>> START Records to use
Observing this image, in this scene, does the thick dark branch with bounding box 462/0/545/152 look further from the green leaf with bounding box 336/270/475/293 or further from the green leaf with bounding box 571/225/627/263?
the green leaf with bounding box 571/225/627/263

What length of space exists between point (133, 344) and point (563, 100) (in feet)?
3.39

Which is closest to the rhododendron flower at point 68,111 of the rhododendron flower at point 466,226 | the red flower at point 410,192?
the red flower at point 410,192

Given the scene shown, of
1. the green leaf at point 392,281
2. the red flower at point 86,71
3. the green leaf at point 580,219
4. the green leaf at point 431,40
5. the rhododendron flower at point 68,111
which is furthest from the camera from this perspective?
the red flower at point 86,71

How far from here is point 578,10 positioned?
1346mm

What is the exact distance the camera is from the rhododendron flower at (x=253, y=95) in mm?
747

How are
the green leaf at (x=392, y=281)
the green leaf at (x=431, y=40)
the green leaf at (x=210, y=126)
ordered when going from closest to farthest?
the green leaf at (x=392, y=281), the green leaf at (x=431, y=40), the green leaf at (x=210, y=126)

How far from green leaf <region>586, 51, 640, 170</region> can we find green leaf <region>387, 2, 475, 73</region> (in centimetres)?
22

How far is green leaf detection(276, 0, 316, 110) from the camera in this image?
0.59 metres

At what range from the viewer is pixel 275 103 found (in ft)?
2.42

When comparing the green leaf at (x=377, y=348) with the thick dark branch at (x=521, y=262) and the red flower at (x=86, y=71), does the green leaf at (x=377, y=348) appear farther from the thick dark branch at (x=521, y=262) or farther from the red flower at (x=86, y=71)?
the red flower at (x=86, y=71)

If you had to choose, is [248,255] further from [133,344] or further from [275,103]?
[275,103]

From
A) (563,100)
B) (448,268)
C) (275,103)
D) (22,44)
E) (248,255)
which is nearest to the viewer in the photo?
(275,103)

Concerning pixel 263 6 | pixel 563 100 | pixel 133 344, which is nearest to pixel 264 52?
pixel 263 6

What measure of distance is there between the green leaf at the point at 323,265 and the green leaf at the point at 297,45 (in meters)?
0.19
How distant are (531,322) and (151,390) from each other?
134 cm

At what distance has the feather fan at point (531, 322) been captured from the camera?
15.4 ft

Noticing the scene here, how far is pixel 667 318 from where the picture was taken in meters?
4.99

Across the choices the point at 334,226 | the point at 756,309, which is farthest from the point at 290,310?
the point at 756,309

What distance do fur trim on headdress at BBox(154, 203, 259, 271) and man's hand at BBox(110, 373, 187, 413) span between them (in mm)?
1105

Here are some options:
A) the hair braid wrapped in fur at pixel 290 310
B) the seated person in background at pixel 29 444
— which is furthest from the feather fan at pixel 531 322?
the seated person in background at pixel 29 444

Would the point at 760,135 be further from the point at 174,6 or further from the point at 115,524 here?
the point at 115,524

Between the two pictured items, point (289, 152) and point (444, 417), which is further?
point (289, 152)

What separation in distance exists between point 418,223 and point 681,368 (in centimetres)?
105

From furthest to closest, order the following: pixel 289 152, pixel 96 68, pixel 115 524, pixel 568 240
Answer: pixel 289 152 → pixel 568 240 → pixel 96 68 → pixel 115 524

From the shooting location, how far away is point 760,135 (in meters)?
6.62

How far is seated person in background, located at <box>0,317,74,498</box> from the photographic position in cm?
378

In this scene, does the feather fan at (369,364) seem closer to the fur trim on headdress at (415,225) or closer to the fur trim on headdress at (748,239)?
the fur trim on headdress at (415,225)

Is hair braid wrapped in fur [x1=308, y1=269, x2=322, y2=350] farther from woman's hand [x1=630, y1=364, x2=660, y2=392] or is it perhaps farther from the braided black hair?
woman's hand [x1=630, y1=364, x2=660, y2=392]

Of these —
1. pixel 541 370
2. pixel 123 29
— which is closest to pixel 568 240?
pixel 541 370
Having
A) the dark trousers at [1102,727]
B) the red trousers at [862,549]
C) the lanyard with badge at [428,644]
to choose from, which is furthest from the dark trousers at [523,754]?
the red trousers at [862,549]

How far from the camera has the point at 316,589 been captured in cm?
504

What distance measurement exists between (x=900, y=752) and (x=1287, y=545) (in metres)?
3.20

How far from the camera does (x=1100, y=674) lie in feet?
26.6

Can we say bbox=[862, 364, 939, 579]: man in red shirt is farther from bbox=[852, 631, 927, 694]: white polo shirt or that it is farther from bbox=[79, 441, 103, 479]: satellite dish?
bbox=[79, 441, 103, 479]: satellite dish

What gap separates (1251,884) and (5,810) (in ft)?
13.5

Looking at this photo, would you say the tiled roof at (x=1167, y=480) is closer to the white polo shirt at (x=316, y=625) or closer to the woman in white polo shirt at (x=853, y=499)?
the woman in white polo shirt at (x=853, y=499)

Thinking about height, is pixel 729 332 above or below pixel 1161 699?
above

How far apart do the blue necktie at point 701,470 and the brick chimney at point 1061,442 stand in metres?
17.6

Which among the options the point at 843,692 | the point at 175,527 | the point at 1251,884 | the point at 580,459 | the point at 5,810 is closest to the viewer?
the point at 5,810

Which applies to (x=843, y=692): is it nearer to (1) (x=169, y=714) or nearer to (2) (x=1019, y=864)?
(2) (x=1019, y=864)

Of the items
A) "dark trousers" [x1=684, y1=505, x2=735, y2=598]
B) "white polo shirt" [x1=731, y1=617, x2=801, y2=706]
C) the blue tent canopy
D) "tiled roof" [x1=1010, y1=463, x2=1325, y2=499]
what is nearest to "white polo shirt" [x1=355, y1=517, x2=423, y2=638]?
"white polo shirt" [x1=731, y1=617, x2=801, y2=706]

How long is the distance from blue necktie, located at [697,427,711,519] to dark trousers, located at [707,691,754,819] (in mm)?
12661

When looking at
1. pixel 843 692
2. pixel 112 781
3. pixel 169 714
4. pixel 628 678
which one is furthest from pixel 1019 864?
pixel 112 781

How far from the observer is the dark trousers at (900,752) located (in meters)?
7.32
>> END Records to use
> _Problem details_
Reproduce the material word for word, from its first line through the line containing "the green leaf at (x=392, y=281), the", including both of those lines.

> _Response to the exercise_
Observing this image, in this scene, does the thick dark branch with bounding box 462/0/545/152 look further from the green leaf with bounding box 336/270/475/293 or further from the green leaf with bounding box 571/225/627/263?
the green leaf with bounding box 571/225/627/263

What length of space exists between point (133, 344) and point (563, 100) (in feet)?
3.39

Which is closest to the rhododendron flower at point 68,111 of the rhododendron flower at point 466,226 | the red flower at point 410,192?
the red flower at point 410,192

Given the scene shown, of
1. the green leaf at point 392,281
2. the red flower at point 86,71
3. the green leaf at point 580,219
4. the green leaf at point 431,40
5. the rhododendron flower at point 68,111
which is furthest from the camera from this perspective?
the red flower at point 86,71

How far from here is point 578,10 positioned?
1346mm

What is the exact distance the camera is from the rhododendron flower at (x=253, y=95) in mm?
747

How are
the green leaf at (x=392, y=281)
the green leaf at (x=431, y=40)
the green leaf at (x=210, y=126)
ordered when going from closest to farthest?
the green leaf at (x=392, y=281), the green leaf at (x=431, y=40), the green leaf at (x=210, y=126)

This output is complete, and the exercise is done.